« Tous les yeux s’étaient levés vers le haut de l’église. Ce qu’ils voyaient était extraordinaire. Sur le sommet de la galerie la plus élevée, plus haut que la rosace centrale, il y avait une grande flamme qui montait entre les deux clochers avec des tourbillons d’étincelles, une grande flamme désordonnée et furieuse dont le vent emportait par moments un lambeau dans la fumée. Au-dessous de cette flamme, au-dessous de la sombre balustrade à trèfles de braise, deux gouttières en gueules de monstres vomissaient sans relâche cette pluie ardente qui détachait son ruissellement argenté sur les ténèbres de la façade inférieure. » Victor Hugo, Notre-Dame de Paris (1831)
Le terrible incendie qui a ravagé Notre-Dame de Paris le 15 avril 2019 a mis brutalement la célèbre cathédrale de plus de huit siècles au centre d’une attention planétaire. Le vénérable édifice qui avait fait face à la Révolution française, aux deux Grandes Guerres, à l’érosion et à la pollution atmosphérique, a été en partie détruit sous des flammes provoquées (l’enquête le déterminera) par la négligence de l’homme. Devant le gigantesque chantier qui s’ouvre désormais sur la reconstruction de ce joyau de la culture française et du patrimoine mondial, il serait impossible d’oublier que Notre-Dame de Paris avait déjà fait l’objet d’un important acte de sauvetage par l’écrivain Victor Hugo (1802-1885). Ressuscité grâce à son roman Notre-Dame de Paris (1831), l’édifice avait pu continuer à rayonner à travers la culture européenne et mondiale.
Preuves de la vitalité de cet héritage, les nombreuses adaptations à la fois visuelles et littéraires qui s’adressent souvent à un jeune public. Qu’il s’agisse de formes abrégées ou/et réécrites pour de jeunes lecteurs-spectateurs, ou bien de dessins animés, jeux numériques, activités pédagogiques, albums ou pièces de théâtre, l’histoire de Quasimodo, le sonneur bossu de Notre-Dame, et de la bohémienne Esméralda, accusée de meurtre et de sorcellerie, constitue un récit universel qui n’a cessé de nourrir l’imaginaire des générations successives. Ce sont ces réminiscences qu’il convient d’envisager au cours de cette journée d’études, que celles-ci soient conscientes (citation, hommage, adaptation) ou inconscientes (cryptomnésie), dans des œuvres qui s’adressent aux jeunes gens.

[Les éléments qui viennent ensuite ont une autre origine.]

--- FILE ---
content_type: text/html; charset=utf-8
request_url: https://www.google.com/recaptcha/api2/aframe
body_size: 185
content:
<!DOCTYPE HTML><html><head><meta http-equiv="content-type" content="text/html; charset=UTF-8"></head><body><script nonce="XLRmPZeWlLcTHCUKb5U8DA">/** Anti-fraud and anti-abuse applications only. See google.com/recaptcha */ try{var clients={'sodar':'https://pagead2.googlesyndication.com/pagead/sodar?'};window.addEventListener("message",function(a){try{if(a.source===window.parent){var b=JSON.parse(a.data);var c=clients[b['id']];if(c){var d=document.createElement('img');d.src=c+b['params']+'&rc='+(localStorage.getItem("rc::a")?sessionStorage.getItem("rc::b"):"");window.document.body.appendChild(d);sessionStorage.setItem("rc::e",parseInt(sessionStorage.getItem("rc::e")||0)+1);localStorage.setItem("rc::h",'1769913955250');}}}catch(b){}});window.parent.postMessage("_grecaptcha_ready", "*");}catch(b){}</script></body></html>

A la fois réflexion philosophique sur la différence et l’altérité, et écho lointain aux mythes et aux légendes, les réécritures de Notre-Dame de Paris réfléchissent sur l’architecture et l’Histoire, ou fonctionnent comme des intertextes plus ponctuels dans des récits littéraires ou des scénarios de film. Elles attirent ainsi l’attention sur les mutations thématiques, et sur la variété de supports au service des transferts culturels des œuvres destinées à la jeunesse.
Le célèbre récit romanesque de Victor Hugo invite également à réfléchir sur les continuités esthétiques, poétiques et idéologiques face à un édifice à la fois réel et imaginaire qui incarne – au sens de devenir chair / pierre – le « temps des cathédrales ».
Les propositions, d’environ 1500 mots, indiqueront le corpus d’études et comprendront une rapide présentation biographique et une courte bibliographie.
Cette journée d’études nous permettra de réfléchir ensemble à un ouvrage collectif.
Vous enverrez vos propositions de communication aux adresses suivantes avant le 30 septembre 2019 :
Nathalie Prince : nathalie.prince@univ-lemans.fr
Taïna Tuhkunen taina.tuhkunen@univ-angers.fr
Professeur de littérature comparée à l’Université du Mans, Nathalie Prince est notamment l’auteur de La Littérature de jeunesse. Pour une théorie littéraire (A. Colin, « U », rééd. 2015) et de La Littérature fantastique (A. Colin, 128, 2015).
Professeur d’études américaines à l’Université d’Angers, Taïna Tuhkunen a publié de nombreux articles sur la littérature et le cinéma nord-américains. Son principal ouvrage s’intitule Demain sera un autre jour : le Sud et ses héroïnes à l’écran (Rouge Profond, 2013).